> DOCUMENT EXTRACT
--*--
Azelio,
You don't get BVA performance easily out of an oscillator being
significantly less stable than a BVA. Some environmental aspects you can
dampen, some you can compensate, but then as you hit the fundamental
noise processes of the oscillator. Knowing how systematics affects the
oscillator without comparing to a much stabler source, does help you
only to some degree when you loose that source and need to free-wheel
without the correction input. If you have a more stable source, use that
directly. There are oscillators which may put BVAs to the test for noise
and systematics.
Rather than trying to do that, I think the alternative approach should
be viewed as an interesting concept where you overcome several of the
problems with the DAC and EFC approach, such as the DAC resolution (yes,
I've fought that one), the DAC reference stability (as you open the
loop, it becomes an issue), the EFC steering curve (it's not very
linear) and range, the EFC temperature sensitivity (which becomes
uncompensated as you go open-loop, but also shows up as subtle
state-changes in closed-loop).
Another benefit of not steering the oscillator directly is when you
build an ensamble of them, then you can more precisely predict their
futute behavior when you don't steer them, as you reduce those unknown
non-linear errors.
So, in short, I think you would fool yourself in believing you can
significantly alter the noise process performance of your oscillator,
see it in an improvement in how you can linearly compensate the offset
of your oscillator, and with that possibly focus more on trimming some
of the systematic corrections better. The noise of the core oscillator
will keep dominate, it's just the reducing of the syntesis chain we keep
down.
Cheers,
Magnus
On 12/08/2015 07:36 PM, Azelio Boriani wrote:
Given that until now good (maximum stability) OCXO are much less than
100MHz, from the OCXO we exploit its high stability and we impose
accuracy from a coordinated source: the OCXO+EFC method uses the
built-in stability and disciplines the accuracy.
The DDS method virtually can start from any oscillator, apply a
suitable correction function giving the same result, transferring the
hardware characteristic of a BVA (for example) into the driving
function.
--*--
> MATERIAL SUPPLIED
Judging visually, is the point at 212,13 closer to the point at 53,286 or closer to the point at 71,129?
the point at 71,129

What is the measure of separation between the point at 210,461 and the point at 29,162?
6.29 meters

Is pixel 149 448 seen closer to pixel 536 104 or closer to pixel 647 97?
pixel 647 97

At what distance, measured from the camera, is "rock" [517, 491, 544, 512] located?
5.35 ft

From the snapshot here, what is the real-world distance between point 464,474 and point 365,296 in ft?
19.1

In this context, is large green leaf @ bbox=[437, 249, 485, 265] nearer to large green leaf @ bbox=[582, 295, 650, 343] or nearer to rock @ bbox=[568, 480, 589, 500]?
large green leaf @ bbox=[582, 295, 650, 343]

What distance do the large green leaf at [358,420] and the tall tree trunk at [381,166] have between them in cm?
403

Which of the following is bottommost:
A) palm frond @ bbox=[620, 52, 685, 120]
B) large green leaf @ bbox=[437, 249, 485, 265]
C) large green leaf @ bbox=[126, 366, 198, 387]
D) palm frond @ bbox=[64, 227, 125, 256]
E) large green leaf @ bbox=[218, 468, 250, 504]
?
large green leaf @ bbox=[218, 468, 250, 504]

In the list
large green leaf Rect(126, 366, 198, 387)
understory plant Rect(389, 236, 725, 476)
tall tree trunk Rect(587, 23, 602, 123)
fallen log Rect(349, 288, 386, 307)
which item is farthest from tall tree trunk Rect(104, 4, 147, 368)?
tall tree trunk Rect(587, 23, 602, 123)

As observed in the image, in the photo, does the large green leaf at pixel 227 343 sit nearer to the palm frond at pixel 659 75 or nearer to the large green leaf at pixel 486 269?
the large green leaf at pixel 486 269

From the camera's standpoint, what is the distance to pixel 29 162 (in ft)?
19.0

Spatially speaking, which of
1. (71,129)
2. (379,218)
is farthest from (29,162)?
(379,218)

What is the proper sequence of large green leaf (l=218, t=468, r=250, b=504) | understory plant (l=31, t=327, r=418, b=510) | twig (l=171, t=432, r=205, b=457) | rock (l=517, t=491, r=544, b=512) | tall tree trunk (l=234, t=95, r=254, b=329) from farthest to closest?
--*--
> INSTRUCTIONS
1. In the oscillator message, what does the OCXO+EFC method use, and what does it discipline?
2. Reproduce the oscillator message from "So, in short, I" to "disciplines the accuracy.", swapping each "accuracy" for "precision".

> RESULTS BY TASK
1. It uses the built-in stability and disciplines the accuracy.

2.
So, in short, I think you would fool yourself in believing you can
significantly alter the noise process performance of your oscillator,
see it in an improvement in how you can linearly compensate the offset
of your oscillator, and with that possibly focus more on trimming some
of the systematic corrections better. The noise of the core oscillator
will keep dominate, it's just the reducing of the syntesis chain we keep
down.
Cheers,
Magnus
On 12/08/2015 07:36 PM, Azelio Boriani wrote:
Given that until now good (maximum stability) OCXO are much less than
100MHz, from the OCXO we exploit its high stability and we impose
precision from a coordinated source: the OCXO+EFC method uses the
built-in stability and disciplines the precision.